International Space Station. Credits: ESA/D.Ducros.

Paris, France (ESA) May 24, 2005
The European Space Agency has awarded the independent arts organisation the Arts Catalyst in London a contract to carry out a 6-month study on possible future cultural utilisation of the International Space Station (ISS), and, in particular, the European aspects of the Station.

"The International Space Station is a great achievement of human ingenuity and international cooperation, as well as a cutting-edge research facility. But the European Space Agency believes strongly that the cultural world too should have a say in the future of space exploration. We therefore want to open the ISS to a new community of artistic and cultural users," emphasises Daniel Sacotte, ESA's Director of Human Spaceflight, Microgravity and Exploration.

"This new study sets out to investigate and focus the real interest of the cultural world in the International Space Station, to generate a policy for involving cultural users in the ISS programme in the longer term and to develop a first representative set of ready-to-implement demonstrator projects in arts, culture and media," explains Dieter Isakeit, Head of the Erasmus User Centre for the International Space Station.

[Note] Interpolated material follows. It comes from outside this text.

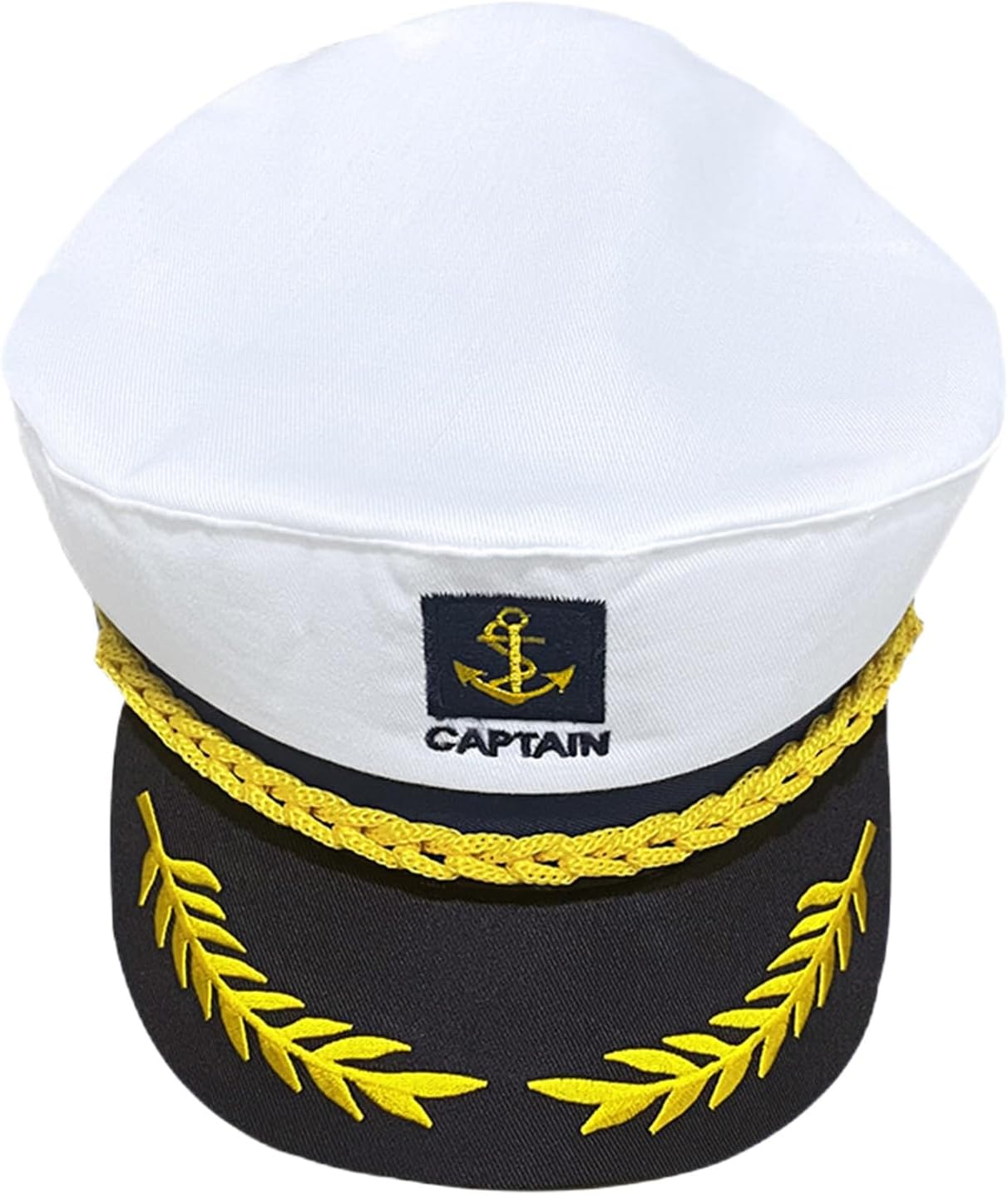 Captain hats,Yacht Sailors Hat, Boat Skipper hat Suitable for Adults Snapback adjustable Sea Cap Navy Marine costumes accessory (White)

Isakeit, who is supervising the study on the ESA side, said, "and in order to provide potential future cultural users with the full context for their engagement with the ISS programme, the study also aims to examine and articulate the contemporary social and cultural significance of the Station in the larger sense of human space exploration."

In the course of the study, artists and cultural practitioners from a broad spectrum of disciplines are being consulted by the Arts Catalyst team on the features of the ISS that would be of interest to them, including its ground-based support facilities, such as launch sites, astronaut training facilities and national user support centres across Europe.

Under the leadership of the Arts Catalyst in London, the study team includes Leonardo-Olats (Paris, France) and Delta Utec SRC (Leiden, Netherlands), together with a Europe-wide network of cultural and space advisors.